A. Exclusion clauses negate liability entirely; limitation clauses cap it at a set amount
B. Exclusion clauses always require clear wording; limitation clauses never do
C. Exclusion clauses apply only to negligence; limitation clauses apply to all breaches
D. Exclusion clauses are subject to UCTA; limitation clauses are not
A. Exclusion clauses negate liability entirely; limitation clauses cap it at a set amount.
Explanation: Exclusion clauses seek to eliminate a party’s liability for certain breaches, whereas limitation clauses allow liability but restrict it to a maximum sum or type of loss.
Which of the following is not a factor in the UCTA “reasonableness” test (s.11 & Sch.2)?
A. Whether the party knew or ought to have known of the term
B. The resources and insurance available to the parties
C. The parties’ relative bargaining power
D. The extent to which advice was available at the time
B. The resources and insurance available to the parties.

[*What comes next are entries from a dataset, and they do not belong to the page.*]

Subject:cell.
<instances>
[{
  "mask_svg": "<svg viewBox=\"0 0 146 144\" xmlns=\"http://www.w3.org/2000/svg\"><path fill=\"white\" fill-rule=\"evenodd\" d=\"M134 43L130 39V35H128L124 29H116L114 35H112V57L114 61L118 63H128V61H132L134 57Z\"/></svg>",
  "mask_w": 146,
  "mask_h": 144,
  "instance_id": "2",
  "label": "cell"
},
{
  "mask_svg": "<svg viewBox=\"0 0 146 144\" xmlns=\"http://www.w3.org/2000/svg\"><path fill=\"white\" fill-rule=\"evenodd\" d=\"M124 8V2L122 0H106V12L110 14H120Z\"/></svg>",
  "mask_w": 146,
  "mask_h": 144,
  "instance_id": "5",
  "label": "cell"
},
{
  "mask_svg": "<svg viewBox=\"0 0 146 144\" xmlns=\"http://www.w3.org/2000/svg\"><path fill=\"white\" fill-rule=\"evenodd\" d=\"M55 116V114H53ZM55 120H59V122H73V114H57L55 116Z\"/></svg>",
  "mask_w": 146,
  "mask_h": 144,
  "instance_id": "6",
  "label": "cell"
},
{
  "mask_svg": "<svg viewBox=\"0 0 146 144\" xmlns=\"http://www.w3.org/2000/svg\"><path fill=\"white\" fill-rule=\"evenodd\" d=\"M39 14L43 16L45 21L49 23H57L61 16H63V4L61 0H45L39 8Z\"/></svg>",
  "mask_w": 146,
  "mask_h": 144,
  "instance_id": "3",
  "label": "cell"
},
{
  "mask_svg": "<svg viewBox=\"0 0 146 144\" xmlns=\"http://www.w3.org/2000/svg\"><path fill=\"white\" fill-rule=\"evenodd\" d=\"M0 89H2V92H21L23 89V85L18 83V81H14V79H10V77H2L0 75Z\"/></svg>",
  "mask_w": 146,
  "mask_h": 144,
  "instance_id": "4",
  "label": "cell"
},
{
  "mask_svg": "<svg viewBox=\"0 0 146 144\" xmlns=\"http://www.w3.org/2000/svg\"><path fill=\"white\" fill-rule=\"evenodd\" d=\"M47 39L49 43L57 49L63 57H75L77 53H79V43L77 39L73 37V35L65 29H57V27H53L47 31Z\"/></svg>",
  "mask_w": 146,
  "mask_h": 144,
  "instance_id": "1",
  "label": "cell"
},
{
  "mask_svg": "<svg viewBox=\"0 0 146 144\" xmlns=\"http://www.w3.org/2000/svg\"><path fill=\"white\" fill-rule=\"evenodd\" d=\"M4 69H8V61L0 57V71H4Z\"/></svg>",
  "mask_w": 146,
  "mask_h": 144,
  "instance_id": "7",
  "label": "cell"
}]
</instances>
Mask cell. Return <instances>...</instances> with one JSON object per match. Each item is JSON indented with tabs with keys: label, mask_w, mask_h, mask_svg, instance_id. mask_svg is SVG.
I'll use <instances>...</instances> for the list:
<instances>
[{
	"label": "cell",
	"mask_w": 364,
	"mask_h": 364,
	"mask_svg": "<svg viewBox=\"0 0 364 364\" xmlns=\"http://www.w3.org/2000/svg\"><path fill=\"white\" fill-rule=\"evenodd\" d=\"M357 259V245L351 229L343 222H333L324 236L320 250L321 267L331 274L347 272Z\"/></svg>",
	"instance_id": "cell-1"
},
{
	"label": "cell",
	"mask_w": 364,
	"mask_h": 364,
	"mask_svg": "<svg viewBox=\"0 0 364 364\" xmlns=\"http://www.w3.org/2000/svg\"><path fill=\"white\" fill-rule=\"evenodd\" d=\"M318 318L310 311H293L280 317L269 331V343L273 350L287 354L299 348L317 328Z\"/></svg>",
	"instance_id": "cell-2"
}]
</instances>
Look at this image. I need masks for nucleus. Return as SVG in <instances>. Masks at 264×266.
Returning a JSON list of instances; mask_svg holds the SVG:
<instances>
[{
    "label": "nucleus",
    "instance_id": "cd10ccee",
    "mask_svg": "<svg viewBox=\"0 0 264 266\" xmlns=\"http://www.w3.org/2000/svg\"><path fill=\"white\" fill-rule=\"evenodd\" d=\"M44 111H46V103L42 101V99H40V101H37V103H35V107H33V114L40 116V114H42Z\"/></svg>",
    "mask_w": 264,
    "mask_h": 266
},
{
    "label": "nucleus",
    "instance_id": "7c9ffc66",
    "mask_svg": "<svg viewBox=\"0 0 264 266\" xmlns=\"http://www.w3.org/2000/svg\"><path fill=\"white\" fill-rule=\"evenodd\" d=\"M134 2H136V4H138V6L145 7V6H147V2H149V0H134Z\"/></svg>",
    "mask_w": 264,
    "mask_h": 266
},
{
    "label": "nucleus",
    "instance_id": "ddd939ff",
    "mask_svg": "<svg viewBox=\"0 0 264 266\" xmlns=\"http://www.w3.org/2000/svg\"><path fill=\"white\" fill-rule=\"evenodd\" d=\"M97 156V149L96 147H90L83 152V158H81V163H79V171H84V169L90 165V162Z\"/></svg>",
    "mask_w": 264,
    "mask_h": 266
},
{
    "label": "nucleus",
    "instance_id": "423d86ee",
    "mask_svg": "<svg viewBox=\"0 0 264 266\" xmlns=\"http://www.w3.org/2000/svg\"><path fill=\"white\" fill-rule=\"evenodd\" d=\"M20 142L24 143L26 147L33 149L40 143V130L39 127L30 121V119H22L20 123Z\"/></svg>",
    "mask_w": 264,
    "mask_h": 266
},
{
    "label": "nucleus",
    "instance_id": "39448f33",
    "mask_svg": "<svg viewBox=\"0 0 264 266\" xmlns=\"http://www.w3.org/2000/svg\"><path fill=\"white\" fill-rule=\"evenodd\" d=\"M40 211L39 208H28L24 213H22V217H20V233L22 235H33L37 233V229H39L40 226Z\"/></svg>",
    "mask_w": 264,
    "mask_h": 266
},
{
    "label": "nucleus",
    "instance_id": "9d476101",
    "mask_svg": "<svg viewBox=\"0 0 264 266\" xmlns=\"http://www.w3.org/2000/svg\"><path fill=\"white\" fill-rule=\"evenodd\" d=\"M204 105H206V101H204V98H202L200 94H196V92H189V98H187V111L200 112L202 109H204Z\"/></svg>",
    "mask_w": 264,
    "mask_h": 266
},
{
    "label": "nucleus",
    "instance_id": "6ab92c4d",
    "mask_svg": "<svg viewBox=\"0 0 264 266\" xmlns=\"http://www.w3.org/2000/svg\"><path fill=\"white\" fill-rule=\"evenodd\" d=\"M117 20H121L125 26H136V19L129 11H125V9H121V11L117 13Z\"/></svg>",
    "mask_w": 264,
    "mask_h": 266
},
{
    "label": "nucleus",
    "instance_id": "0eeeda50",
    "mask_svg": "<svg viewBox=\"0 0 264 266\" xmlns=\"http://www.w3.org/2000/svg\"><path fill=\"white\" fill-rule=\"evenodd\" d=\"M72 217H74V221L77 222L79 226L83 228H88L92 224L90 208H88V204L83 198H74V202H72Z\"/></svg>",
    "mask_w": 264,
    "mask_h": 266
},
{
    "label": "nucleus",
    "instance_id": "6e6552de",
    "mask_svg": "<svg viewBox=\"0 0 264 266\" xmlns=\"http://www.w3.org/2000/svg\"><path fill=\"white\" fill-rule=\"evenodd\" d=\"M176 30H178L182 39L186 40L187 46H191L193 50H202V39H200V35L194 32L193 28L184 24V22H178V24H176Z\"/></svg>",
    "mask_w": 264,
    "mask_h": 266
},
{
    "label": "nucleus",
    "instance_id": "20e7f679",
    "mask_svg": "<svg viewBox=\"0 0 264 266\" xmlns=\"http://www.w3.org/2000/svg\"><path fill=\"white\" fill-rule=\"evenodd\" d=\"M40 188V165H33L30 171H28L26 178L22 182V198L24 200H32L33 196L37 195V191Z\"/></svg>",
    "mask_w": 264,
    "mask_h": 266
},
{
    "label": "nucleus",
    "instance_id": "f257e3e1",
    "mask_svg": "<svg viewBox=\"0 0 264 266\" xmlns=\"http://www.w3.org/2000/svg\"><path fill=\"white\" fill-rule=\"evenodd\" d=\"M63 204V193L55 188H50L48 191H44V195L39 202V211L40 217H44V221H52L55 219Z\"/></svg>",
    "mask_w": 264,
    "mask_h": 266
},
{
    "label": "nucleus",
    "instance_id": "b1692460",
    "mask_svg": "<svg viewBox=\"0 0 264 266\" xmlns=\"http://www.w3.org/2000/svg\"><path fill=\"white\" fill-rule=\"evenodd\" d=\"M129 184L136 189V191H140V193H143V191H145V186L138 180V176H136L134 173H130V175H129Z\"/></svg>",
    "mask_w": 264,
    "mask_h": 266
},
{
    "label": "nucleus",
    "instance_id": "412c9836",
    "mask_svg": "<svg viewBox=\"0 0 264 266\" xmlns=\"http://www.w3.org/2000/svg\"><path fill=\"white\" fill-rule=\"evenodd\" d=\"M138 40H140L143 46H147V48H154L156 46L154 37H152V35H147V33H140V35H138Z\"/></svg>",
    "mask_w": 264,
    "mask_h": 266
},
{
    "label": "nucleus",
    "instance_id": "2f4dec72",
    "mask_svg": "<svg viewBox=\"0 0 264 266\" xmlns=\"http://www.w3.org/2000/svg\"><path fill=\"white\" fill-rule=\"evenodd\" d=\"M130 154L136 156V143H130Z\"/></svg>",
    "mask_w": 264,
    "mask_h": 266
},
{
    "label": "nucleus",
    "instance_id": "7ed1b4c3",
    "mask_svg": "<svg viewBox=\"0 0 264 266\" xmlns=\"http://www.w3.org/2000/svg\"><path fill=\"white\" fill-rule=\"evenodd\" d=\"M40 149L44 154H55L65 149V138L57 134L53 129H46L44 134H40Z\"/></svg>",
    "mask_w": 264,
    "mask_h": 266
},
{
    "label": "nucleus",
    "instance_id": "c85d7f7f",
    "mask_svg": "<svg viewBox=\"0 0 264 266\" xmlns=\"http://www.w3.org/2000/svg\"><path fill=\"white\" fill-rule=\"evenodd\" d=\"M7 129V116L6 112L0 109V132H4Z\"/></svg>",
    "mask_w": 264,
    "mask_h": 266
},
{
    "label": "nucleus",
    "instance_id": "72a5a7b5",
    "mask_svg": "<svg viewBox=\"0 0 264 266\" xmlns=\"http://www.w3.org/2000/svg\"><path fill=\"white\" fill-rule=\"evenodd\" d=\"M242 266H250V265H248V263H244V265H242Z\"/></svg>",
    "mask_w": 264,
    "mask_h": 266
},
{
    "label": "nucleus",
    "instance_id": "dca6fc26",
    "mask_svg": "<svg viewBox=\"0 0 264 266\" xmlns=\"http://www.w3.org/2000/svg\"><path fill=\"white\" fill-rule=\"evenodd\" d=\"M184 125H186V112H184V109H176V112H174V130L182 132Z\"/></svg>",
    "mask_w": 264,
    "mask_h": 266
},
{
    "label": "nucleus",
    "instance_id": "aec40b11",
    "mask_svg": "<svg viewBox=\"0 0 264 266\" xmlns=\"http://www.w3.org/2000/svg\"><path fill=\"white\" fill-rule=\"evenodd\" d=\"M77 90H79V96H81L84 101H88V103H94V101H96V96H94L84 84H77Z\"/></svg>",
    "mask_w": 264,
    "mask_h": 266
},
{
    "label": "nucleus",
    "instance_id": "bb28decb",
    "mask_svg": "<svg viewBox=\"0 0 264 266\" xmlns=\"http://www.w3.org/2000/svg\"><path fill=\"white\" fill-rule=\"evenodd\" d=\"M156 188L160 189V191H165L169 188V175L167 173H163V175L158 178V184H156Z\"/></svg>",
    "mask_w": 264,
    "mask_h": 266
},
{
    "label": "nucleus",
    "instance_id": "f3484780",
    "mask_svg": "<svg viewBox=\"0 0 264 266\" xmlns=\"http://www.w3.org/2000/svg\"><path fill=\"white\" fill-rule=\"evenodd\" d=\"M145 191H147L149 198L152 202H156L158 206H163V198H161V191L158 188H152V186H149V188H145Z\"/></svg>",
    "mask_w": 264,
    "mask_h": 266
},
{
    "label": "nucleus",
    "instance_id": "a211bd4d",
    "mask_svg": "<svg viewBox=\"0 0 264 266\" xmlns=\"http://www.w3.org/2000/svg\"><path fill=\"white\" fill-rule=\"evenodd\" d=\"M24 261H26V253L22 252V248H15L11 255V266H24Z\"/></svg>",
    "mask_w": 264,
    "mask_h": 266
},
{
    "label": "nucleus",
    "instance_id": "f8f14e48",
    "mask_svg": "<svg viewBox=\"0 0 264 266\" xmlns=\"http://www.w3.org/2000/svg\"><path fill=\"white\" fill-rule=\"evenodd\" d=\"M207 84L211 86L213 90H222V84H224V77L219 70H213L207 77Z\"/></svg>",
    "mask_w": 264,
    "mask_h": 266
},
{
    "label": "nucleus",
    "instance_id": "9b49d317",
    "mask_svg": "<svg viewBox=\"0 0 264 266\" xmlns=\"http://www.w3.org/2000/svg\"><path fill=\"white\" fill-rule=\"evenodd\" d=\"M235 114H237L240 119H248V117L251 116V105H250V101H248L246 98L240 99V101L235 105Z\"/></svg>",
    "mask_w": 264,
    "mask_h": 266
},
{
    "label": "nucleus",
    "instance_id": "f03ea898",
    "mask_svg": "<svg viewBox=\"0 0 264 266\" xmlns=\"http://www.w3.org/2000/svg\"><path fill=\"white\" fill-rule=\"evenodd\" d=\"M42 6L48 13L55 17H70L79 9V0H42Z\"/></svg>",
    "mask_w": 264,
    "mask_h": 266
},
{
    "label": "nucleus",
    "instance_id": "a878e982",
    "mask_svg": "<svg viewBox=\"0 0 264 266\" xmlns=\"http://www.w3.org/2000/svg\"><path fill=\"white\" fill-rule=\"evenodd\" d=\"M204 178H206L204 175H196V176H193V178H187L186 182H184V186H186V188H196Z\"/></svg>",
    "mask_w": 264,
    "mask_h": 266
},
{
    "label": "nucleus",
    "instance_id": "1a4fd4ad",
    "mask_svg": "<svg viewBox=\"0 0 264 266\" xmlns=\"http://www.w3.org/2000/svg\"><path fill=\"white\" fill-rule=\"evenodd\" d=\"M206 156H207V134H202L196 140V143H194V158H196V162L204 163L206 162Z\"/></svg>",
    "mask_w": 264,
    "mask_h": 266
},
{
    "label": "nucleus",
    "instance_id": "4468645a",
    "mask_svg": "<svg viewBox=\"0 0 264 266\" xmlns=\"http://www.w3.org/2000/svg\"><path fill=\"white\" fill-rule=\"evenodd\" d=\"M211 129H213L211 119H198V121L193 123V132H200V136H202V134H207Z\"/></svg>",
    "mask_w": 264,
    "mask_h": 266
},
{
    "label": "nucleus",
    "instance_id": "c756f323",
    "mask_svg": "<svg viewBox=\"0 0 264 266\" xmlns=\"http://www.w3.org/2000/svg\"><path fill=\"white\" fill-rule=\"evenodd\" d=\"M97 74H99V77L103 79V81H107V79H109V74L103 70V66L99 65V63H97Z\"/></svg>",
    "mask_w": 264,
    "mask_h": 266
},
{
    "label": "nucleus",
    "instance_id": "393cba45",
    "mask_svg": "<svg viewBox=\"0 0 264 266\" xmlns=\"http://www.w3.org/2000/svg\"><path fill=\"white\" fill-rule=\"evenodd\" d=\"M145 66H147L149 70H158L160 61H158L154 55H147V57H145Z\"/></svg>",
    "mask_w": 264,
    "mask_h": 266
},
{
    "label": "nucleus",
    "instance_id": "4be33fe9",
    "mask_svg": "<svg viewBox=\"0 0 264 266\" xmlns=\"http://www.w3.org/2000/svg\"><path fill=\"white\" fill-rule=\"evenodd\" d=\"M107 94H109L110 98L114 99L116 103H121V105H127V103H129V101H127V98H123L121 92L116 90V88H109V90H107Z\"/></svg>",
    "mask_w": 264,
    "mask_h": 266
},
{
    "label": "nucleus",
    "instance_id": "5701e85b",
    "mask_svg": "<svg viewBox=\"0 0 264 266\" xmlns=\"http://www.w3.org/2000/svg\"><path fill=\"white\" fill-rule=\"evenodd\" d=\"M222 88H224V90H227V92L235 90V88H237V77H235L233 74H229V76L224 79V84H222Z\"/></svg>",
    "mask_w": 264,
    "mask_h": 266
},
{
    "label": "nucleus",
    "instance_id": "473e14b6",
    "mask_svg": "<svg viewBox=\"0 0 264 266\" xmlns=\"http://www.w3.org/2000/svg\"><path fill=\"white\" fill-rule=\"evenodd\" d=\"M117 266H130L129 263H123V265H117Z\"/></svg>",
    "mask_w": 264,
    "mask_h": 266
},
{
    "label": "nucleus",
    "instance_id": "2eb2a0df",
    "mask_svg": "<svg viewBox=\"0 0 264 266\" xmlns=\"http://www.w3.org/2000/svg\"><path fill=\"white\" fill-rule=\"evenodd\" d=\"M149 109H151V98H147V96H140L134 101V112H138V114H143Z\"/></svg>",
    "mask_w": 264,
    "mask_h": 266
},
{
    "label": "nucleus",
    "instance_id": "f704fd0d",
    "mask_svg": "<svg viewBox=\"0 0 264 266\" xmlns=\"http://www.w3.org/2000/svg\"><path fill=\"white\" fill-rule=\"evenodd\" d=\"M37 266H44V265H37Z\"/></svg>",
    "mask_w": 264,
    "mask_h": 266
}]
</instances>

Explanation: UCTA focuses on what was known, transparency of the term, and availability of advice, but not on each party’s wealth or insurance coverage.
A manufacturer’s standard terms limit liability for product defects to repair or replacement only. A consumer buys the product without noticing the clause. The product injures them. Under CRA 2015, is this limitation enforceable?
A. Yes—repair or replacement is a permitted remedy for implied terms under s.23
B. No—consumer rights to damages for personal injury cannot be limited
C. Yes—if the clause was prominently displayed before purchase
D. No—limitation clauses are void in all consumer contracts
C. Yes—if the clause was prominently displayed before purchase.
Explanation: CRA 2015 allows consumer terms to limit remedies for implied terms (e.g. repair/replacement) provided they are fair and transparent; prominence before contracting is key.
A clause tries to exclude liability for delay in delivery “in no circumstances shall we be liable for any loss, direct or indirect.” A court finds it validly incorporated but ambiguous as to whether “indirect loss” includes loss of profit. How will the court resolve scope?
A. It will not exclude loss of profit—ambiguity is construed against the drafter
B. It will exclude loss of profit if the drafter can show parties intended it
C. It will sever the ambiguous words and enforce the rest
D. It will treat the entire clause as void for uncertainty
A. It will not exclude loss of profit—ambiguity is construed against the drafter.
Explanation: Under contra proferentem, any ambiguity in scope is read restrictively, so “indirect loss” will not be taken to include profit unless clearly stated.